= Ferdinand Brock Tupper =

British historian

Ferdinand Brock Tupper (1795–1874), was one of the leading historians of the Channel Islands.

==Life==

Brock Tupper was born in Guernsey in 1795 to parents John Elisha Tupper (shipowner and merchant from Les Cotils and Carrefour in Guernsey) and Elizabeth Brock (1767–1847), sister of Sir Isaac Brock.

In 1845, Brock Tupper published The Life and Correspondence of Sir Isaac Brock, KB, which contains a wealth of information on General Brock and the War of 1812. After a near-mutiny at Fort George, Ontario, it was Tupper who reported by letter on the courts-martial (and subsequent executions of several) of the accused to Brock, and evidently corresponded with the General until the latter's death at the Battle of Queenston Heights.
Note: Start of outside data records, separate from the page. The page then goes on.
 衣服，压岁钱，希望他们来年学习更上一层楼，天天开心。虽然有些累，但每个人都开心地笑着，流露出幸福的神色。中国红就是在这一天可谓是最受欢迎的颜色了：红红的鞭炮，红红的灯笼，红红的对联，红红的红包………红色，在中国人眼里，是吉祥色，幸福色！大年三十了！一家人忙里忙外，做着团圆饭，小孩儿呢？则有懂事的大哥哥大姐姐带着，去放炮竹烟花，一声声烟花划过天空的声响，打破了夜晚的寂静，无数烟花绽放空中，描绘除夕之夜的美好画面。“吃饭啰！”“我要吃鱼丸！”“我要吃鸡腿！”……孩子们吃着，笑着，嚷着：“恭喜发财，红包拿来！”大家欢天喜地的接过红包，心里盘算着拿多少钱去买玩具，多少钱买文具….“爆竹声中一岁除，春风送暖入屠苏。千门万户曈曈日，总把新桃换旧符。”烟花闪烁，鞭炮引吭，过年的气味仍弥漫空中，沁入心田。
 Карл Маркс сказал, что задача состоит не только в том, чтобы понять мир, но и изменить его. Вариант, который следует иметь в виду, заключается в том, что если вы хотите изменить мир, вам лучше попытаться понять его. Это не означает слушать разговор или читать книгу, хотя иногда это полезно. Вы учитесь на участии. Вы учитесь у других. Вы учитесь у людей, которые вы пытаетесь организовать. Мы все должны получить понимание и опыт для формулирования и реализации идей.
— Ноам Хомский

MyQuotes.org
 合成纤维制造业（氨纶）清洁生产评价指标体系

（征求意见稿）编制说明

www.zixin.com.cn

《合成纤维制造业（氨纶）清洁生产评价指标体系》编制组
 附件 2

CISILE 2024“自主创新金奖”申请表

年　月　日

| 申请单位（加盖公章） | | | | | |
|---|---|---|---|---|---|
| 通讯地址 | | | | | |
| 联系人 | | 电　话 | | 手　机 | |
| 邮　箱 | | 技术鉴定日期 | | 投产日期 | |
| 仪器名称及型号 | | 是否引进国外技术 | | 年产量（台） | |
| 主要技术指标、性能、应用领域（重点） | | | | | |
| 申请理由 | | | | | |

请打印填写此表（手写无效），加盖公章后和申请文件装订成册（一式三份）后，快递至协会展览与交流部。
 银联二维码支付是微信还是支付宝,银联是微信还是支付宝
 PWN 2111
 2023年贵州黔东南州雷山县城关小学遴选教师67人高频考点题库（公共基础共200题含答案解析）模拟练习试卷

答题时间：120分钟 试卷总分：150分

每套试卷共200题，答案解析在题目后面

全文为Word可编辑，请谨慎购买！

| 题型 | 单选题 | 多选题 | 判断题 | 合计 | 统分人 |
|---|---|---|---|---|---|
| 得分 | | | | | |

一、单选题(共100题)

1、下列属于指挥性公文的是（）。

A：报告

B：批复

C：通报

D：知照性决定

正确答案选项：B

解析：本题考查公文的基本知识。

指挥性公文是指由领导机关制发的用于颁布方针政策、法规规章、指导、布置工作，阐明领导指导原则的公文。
Brock Tupper went on to publish Chronicles of Castle Cornet with details of its nine years siege during the civil wars, and frequent notices of the Channel Islands in 1851 and History of Guernsey and its Bailiwick; with occasional notices of Jersey in 1854. The latter remained the definitive reference work on the history of Guernsey until the publication of History of the Bailiwick of Guernsey by James Marr in 1982.

Brock Tupper married Mary Ann Herbert, and they had two daughters, Henrietta and Emily.

He died in 1874 leaving his elder daughter, Henrietta, as his literary executrix.

According to Henry Nicholas Paint, Point Tupper, Nova Scotia is named after Brock Tupper.